In his early 20s he started going to the Glasgow Arts Centre, where he was to become friends with actor Robert Carlyle, who went on to star in Trainspotting and The Full Monty among other blockbusters.

The pair worked together briefly on Carlyle’s TV show Hamish MacBeth, but Subash’s part as a gay hairdresser was cut in an episode edit. However the pair did later get to perform together in director Ken Loach’s 1996 film Carla’s Song, in which Subash played a ticket collector on the bus Carlyle’s main character was driving, while pining for a Nicaraguan girl named Carla.

“Bobby’s a wonderful human being. He never treated me like an amateur,” says Subash,

“Even when we were in Carla’s song and he was starting to get famous, and I was still doing these bit parts, he still treated me the same. I remember he saw me across a crowded room after the filming, and he shouted Hey Subash! Come Over!”

He has similarly fond memories of working on the original House of Cards, and also on Taggart, in particular when lead actor Mark McManus aka DCI Jim Taggart, who invited him into his caravan to keep warm after realising Subash had such a small space to rest in on set.
· · · ·
## Directions
1. In the text about Subash's acting career, what role did Subash play in Carla's Song?
2. Pick up the text about Subash's acting career after its final sentence and carry it forward.

## Data excerpts
· · · ·
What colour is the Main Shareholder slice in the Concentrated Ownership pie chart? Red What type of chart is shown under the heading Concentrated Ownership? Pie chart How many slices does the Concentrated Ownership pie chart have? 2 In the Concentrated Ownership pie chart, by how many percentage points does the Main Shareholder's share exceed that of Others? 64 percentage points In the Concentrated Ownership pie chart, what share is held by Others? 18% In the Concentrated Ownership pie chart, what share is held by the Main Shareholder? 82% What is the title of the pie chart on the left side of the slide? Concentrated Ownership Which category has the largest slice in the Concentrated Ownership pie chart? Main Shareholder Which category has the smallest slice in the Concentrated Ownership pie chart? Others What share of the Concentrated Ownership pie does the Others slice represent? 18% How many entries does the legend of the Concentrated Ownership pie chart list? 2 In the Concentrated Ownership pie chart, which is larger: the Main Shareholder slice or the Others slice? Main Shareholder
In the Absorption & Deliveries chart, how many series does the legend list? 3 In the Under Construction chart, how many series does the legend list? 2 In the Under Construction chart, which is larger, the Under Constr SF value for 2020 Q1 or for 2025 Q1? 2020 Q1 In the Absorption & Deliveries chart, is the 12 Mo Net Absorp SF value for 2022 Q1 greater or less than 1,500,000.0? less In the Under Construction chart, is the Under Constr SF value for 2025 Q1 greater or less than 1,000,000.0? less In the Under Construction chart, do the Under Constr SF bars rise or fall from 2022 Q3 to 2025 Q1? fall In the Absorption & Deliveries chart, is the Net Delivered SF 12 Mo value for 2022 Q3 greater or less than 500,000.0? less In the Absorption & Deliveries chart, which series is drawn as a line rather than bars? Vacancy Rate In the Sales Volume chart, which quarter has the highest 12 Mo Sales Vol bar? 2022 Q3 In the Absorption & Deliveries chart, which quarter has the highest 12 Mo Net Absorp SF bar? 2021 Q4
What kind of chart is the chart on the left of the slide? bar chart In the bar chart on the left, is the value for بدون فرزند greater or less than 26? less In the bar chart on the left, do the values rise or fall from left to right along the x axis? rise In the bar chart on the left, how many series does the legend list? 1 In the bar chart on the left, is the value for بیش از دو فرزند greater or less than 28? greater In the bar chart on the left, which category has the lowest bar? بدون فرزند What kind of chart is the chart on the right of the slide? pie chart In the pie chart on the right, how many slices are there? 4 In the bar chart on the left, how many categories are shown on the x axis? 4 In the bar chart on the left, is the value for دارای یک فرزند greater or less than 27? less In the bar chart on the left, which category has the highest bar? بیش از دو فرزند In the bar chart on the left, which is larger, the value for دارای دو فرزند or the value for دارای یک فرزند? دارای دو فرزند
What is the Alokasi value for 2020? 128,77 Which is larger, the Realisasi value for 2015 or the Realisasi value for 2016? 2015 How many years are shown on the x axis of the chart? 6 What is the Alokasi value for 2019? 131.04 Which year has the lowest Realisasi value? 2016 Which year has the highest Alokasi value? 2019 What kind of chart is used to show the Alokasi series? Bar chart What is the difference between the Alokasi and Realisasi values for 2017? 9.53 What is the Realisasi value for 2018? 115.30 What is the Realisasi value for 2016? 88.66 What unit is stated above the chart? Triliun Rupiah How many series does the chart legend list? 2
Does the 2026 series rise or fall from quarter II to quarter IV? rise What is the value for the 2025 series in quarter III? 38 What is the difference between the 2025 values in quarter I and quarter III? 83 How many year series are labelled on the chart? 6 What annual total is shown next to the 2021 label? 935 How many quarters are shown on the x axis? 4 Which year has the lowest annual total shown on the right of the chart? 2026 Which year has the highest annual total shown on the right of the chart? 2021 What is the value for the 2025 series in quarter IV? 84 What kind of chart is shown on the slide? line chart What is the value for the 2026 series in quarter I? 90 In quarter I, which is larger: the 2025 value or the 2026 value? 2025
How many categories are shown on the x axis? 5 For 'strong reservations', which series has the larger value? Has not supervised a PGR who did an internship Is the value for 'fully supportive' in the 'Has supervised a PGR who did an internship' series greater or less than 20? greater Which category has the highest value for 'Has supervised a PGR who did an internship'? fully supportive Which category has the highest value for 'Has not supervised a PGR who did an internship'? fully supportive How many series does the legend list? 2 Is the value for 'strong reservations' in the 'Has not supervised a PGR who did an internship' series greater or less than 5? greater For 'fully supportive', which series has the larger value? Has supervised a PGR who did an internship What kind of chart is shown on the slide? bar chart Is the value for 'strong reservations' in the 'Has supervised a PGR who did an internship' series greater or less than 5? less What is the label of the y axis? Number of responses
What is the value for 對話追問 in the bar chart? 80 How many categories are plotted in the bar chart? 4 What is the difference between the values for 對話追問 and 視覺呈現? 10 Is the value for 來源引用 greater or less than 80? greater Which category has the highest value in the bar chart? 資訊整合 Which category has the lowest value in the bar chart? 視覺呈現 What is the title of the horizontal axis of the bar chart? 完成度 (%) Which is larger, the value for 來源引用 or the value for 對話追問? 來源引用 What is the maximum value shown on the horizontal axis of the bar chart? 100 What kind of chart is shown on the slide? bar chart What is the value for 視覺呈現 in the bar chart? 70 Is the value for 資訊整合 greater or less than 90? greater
· · · ·
## Answers to each task
1. He played a ticket collector on the bus that Carlyle's main character was driving.

2.
Even fonder though, is the memory that McManus knew the shop owned by Subash’s uncle Tony Singh in Whalley Range, and said he still owed his aunt cash for a bottle of whisky!

Subash has appeared in Taggart three times, including as a factory owner and a pirate radio station operator. He jokes: “Every time they needed an Asian male they’d come to me, so I was the only person who never got killed off. I survived Taggart, because they kept needing to bring me back.”

He didn’t have such luck on the set of Manchester-based TV drama Shameless, for which he was booked to play a postman opposite David Threlfall’s character Frank Gallagher.

When Subash arrived on set not knowing his character’s name was Ghandi, and was greeted with the name, he didn’t take too well to what he thought was a ‘joke’, and the part was written out of the episode.

But it is his time involved in Bollywood productions which Subash says are the real highlights of his career.

Although he had “white tastes”, listening to the likes of Rod Stewart, Black Sabbath, Guns & Roses and Santana while hanging out with the boys and being ‘a bit of a lad’ as a young adult, he always retained a passion for Asian music.

So he was delighted when, because of his contacts, he was asked to organise the dancers for a number in hit romantic comedy, ‘Kuch Kuch Hota Hai’, starring Bollywood heart throb Shah Ruch Khan as part of the movie was filmed in Scotland.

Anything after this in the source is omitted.